For new media technologies to actually enable African citizens to participate in their countries’ political and democratic processes, these citizens must have unfettered access to these tools of modern communication which have resulted in greater citizen political participation in other parts of the world. In Africa, especially in Sub-Saharan Africa, there is a huge gap between those who have access to new media technologies and those who don’t have. Many people in rural parts of the continent are not technology savvy and do not have the resources and requisite telecommunications infrastructure that can enable them be part of the new information age. This therefore calls into question the notion that new media technologies can radically enhance citizen participation in the public sphere in Africa. With media censorship in the era of new media a reality on the continent, citizen participation in the public sphere is unlikely to increase.

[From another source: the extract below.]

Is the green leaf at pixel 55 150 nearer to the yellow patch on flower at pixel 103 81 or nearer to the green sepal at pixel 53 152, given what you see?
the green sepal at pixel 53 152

The new media environment is still the bastion of society’s more privileged members, and has done little to encourage participation among the traditionally unengaged. Even as the Internet user base increases and becomes more ordinary on the continent, it still is not available to millions of citizens who do not have the resources and skills to participate in the new feast of ideas. In some ways, the Internet has widened the political information and participation gap between societal ‘haves and ‘have-nots’ on the continent and this is gradually eroding the initial hope and excitement about the Internet being a public sphere of unmediated discourse.